PROBLEM A:
Locate each line in the records that contains the word "water", matching case exactly, and copy those lines out.

Smart move. The Dark Tower series went downhill fast in the first one hundred pages of the fifth novel. The last book was horribly written, as well.


----------



## Dr. Malone (Aug 3, 2009)

I heard that he wrote himself into the last book.  Like he was in the Tower or something.


----------



## PSFoster (Aug 4, 2009)

The one that really gave me the creeps reading it was Cujo.  I borrowed it from the library one time when my husband was out of town. Then when he came back he brought home...of all things...a St. Bernard.

I like The Stand, It, and The Green Mile, too.


----------



## Black_Board (Aug 4, 2009)

I thought Cujo was boring as hell. The problem with King is that he tends to ramble and ramble, describing useless details, flourishing intermittent hints of genuiousity in a couple of chapters, and then, falling back into this dragging pain-in-the-ass exposition for the rest of the story. 

He doesn't allow you to imagine. He slams you with fully blown, intricate details of all the character's thought process, allowing no room for respiration or mystery. He goes about telling the readers flat-out someone is going to die, then for the rest hundred or so pages repeats the same message and shows you how he died. What in the fucks world?

PROBLEM B:
Write the next part of the forum discussion about King's novels, picking up after its final sentence.

Spatial reasoning records
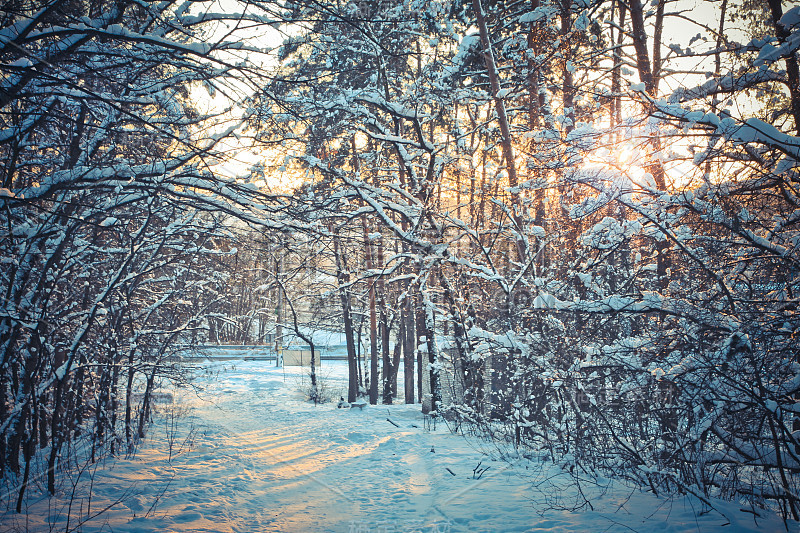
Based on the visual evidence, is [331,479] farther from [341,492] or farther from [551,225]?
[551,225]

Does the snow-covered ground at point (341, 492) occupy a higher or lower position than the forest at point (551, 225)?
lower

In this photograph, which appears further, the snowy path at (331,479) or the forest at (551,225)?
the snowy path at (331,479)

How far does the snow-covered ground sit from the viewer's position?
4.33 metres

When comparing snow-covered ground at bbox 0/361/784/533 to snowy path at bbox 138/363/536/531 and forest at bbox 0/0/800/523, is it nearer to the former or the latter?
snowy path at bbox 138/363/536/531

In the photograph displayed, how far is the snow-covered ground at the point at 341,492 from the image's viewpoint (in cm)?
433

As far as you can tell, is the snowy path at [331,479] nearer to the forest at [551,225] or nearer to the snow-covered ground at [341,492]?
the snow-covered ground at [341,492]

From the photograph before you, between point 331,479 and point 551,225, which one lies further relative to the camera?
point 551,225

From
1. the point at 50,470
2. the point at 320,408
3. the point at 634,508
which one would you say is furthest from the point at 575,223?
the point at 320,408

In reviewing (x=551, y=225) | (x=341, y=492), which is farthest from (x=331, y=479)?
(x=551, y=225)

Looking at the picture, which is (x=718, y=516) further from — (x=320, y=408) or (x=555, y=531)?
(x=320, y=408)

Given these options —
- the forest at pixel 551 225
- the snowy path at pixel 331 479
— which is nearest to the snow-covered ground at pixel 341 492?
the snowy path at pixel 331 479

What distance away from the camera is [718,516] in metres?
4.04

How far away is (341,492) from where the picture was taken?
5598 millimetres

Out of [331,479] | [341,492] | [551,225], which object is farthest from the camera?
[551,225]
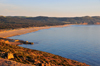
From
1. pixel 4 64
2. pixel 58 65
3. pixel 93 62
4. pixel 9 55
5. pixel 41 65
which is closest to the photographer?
--
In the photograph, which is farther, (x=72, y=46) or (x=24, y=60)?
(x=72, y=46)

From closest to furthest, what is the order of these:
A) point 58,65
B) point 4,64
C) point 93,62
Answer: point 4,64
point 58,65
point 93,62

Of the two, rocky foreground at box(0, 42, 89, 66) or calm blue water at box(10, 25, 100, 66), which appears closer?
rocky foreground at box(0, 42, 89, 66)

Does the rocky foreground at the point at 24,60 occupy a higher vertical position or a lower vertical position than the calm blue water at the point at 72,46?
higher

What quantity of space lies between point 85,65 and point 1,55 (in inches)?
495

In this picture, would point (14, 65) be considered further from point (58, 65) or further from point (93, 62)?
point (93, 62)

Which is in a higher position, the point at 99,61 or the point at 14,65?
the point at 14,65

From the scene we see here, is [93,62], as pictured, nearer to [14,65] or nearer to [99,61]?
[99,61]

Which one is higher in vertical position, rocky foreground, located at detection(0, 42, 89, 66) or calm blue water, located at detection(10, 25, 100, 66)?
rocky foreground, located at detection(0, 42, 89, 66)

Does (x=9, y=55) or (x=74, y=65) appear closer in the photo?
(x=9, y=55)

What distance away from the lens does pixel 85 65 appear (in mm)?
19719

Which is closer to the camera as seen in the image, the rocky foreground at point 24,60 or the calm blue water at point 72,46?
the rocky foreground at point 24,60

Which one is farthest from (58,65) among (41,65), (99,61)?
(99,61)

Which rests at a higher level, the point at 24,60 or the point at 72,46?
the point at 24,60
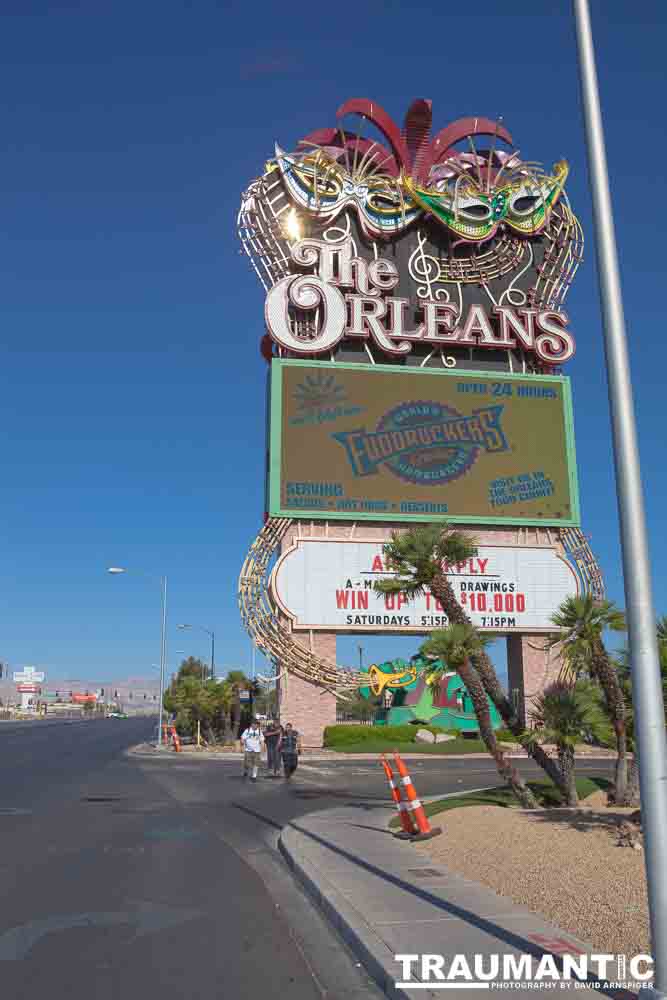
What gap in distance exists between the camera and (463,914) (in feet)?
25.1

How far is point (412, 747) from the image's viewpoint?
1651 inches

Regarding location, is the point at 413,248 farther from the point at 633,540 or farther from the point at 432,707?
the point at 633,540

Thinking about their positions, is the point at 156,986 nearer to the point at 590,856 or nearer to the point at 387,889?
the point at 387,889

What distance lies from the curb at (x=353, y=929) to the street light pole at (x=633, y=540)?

TASK RESPONSE A:
Of the two, rocky foreground at box(0, 42, 89, 66) or calm blue water at box(10, 25, 100, 66), which appears closer?
Does the rocky foreground at the point at 24,60 occupy a higher vertical position or a lower vertical position than the calm blue water at the point at 72,46?
Which one is higher in vertical position, rocky foreground, located at detection(0, 42, 89, 66) or calm blue water, located at detection(10, 25, 100, 66)?
Which is closer to the camera as seen in the image, the rocky foreground at point 24,60 or the calm blue water at point 72,46?

TASK RESPONSE B:
If you really want to read King, I recommend his anthologies of short stories, Night Shift and Skeleton Crew. That's about it. All his other anthologies suddenly become verbose and hamfisted with recycled plot lines.

If you have read one King novel, you've read them all.


----------



## Black_Board (Aug 4, 2009)

Oh, one other thing, his endings are all horrible. 

Because he never plans or outlines his stories. He even said it in his memoir, On Writing: he rarely know where his plots are headed, therefore he resorts to trick, supernatural gimmicky faux endings such as the one in Bag of Bones or Gerald's Game or Rose Madder or The Dark Tower and 50 other of his books and anthologies. Whack.


----------



## SevenWritez (Aug 4, 2009)

Dr. Malone said:


> I heard that he wrote himself into the last book. Like he was in the Tower or something.


 
He wasn't in the Tower, but he was integral to its survival. He used the incidient where he was hit by the van and, in the novel, made it so that The Red King somehow influenced the driver to hit King, and that Roland and gang pushed him out of the way just in time. One of the characters died saving Uncle Stevie, and Roland hated him for it. Oh, and Roland and Stephen King supposedly "looked like each other."

It was stupid.


----------



## SevenWritez (Aug 4, 2009)

I consider Cujo and The Stand his best novels.

It, The Shining, Salem's Lot and Pet Semetary are all dog shit. In my opinion, of course. I couldn't even finish It, and I quit reading Salem's Lot after the girl or whoever was turned into a vampire and all the characters were huddled about plotting how to kill the bad guy. 

I also really liked Bag of Bones and Lisey's Story.


----------



## kidstaple (Aug 10, 2009)

SevenWritez said:


> I also really liked Bag of Bones and Lisey's Story.



Haha, you sound like the opposite of everyone else that's read King. A lot of people don't like the majority of his newest stuff. Not that its a bad thing mind you. I actually think it's awesome.


----------



## Tom88 (Aug 10, 2009)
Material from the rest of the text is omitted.